> **AIM OF THE TASK**
With pictures excluded, copy word for word the lines in the data below from the line containing "Presentación clínica" through the line containing "Después del comienzo".

> **RECORDS PROVIDED**
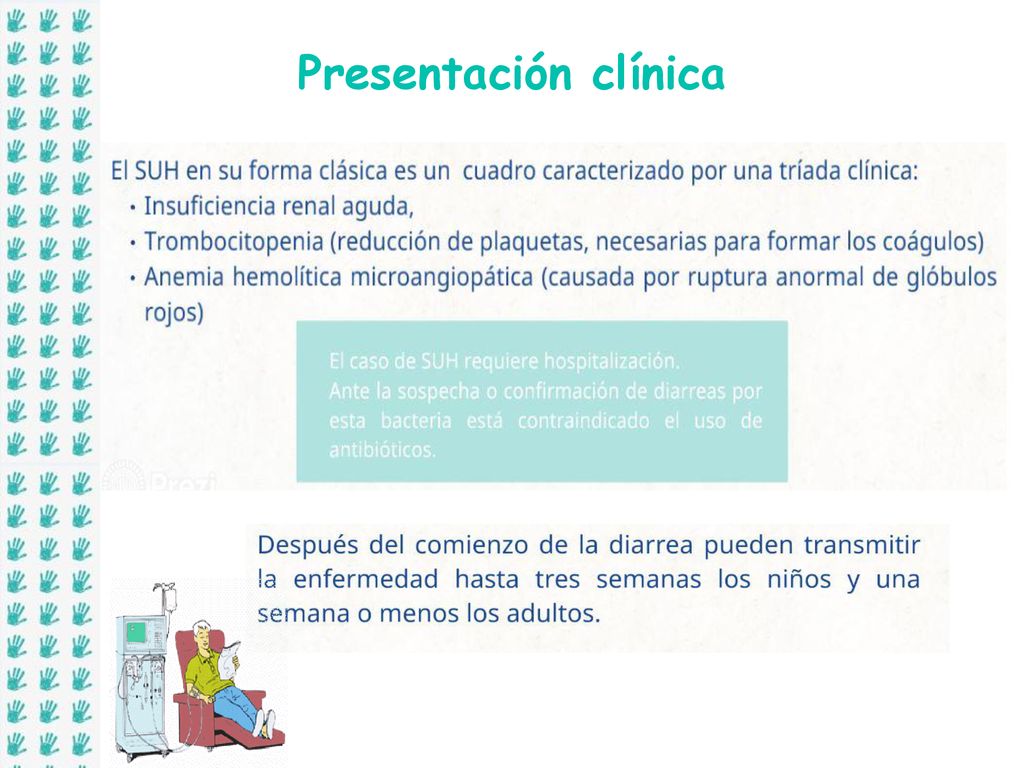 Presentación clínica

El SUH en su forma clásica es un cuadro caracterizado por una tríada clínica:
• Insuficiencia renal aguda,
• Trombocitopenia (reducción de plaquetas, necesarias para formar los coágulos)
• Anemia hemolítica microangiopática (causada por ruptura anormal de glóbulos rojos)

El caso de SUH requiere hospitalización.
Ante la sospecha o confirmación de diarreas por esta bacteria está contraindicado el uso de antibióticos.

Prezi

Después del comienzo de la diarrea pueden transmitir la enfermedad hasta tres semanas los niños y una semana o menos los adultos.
==
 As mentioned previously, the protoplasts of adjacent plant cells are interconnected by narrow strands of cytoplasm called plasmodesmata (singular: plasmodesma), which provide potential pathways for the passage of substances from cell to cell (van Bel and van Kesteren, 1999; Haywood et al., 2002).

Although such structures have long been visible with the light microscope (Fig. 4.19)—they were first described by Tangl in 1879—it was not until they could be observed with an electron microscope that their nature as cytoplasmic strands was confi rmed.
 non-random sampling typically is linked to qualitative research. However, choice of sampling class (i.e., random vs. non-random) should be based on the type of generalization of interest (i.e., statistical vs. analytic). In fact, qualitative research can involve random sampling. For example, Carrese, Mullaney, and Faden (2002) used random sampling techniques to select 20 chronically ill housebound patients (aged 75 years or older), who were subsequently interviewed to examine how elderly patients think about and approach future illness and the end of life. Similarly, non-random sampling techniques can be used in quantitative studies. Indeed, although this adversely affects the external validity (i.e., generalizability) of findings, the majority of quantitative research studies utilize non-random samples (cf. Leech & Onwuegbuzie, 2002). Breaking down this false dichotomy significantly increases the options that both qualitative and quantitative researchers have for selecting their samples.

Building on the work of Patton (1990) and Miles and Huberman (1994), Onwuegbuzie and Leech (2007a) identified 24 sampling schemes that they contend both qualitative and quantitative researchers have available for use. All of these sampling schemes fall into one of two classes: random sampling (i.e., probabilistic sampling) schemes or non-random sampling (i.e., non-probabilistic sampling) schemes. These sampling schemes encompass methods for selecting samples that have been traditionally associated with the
* * *
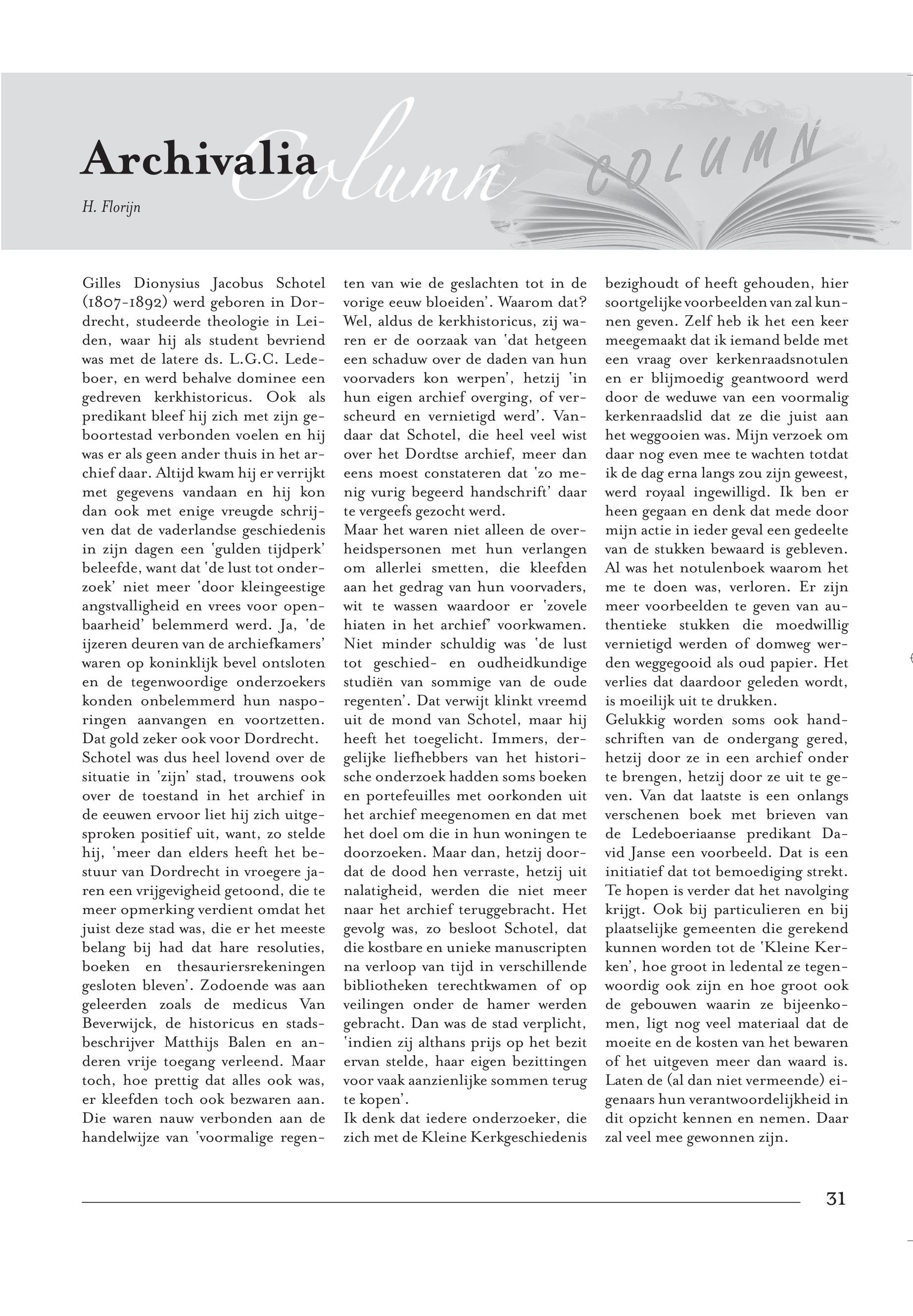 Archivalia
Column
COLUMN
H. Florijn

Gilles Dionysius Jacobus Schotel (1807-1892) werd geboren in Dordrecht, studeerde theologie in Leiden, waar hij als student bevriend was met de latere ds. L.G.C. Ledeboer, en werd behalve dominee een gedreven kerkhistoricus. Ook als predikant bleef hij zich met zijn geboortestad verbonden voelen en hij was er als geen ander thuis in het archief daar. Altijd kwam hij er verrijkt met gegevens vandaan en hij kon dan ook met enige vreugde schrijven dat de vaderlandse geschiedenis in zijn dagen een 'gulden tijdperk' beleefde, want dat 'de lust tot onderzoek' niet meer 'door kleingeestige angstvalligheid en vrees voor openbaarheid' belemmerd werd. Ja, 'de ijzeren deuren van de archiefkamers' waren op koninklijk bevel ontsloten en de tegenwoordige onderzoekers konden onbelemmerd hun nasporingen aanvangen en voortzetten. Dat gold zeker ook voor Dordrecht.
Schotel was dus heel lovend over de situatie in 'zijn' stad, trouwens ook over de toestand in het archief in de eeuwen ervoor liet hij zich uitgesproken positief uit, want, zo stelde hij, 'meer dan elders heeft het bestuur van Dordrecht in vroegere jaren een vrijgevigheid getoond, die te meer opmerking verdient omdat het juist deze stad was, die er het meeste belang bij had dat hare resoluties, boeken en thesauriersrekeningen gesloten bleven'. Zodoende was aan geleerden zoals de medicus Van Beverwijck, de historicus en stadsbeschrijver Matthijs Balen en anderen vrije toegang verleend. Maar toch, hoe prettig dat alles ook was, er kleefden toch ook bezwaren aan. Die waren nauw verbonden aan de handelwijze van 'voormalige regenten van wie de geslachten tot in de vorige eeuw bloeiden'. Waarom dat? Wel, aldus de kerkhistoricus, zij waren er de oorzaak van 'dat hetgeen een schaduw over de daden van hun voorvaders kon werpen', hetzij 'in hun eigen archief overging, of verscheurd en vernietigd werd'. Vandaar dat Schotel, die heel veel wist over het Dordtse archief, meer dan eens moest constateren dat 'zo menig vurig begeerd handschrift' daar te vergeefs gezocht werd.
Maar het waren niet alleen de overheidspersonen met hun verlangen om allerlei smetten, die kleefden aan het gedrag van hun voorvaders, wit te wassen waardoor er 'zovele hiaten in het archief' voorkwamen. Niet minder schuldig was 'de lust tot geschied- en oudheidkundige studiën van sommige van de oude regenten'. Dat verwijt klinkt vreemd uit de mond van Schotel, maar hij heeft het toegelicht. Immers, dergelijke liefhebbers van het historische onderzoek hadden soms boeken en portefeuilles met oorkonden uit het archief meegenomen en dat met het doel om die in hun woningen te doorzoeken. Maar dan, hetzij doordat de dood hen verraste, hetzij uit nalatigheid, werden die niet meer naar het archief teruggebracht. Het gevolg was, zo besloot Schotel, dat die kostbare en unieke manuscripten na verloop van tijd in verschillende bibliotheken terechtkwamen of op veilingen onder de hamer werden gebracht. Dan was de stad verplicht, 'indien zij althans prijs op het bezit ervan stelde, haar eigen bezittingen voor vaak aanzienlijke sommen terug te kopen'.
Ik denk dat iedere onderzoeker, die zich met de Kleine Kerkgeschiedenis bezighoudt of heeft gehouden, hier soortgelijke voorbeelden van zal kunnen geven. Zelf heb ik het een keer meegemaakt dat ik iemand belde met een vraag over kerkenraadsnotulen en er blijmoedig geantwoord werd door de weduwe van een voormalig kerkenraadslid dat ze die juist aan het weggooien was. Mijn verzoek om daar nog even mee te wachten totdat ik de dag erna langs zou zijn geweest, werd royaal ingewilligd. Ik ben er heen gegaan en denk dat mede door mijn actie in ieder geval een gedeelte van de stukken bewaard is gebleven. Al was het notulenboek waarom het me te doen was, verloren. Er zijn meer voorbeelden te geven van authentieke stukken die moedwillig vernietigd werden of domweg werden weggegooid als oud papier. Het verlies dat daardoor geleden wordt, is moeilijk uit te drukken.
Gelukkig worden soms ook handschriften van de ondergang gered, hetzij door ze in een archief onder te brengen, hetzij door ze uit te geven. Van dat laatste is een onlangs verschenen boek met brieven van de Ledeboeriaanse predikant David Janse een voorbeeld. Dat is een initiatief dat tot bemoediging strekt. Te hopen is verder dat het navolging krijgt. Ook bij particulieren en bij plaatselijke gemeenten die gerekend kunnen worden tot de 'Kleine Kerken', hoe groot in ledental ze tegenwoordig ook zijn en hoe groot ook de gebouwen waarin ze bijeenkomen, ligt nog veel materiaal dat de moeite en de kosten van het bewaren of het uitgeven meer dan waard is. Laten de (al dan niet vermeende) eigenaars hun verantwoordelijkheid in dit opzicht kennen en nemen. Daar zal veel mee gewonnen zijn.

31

> **OUTPUT**
 Presentación clínica

El SUH en su forma clásica es un cuadro caracterizado por una tríada clínica:
• Insuficiencia renal aguda,
• Trombocitopenia (reducción de plaquetas, necesarias para formar los coágulos)
• Anemia hemolítica microangiopática (causada por ruptura anormal de glóbulos rojos)

El caso de SUH requiere hospitalización.
Ante la sospecha o confirmación de diarreas por esta bacteria está contraindicado el uso de antibióticos.

Prezi

Después del comienzo de la diarrea pueden transmitir la enfermedad hasta tres semanas los niños y una semana o menos los adultos.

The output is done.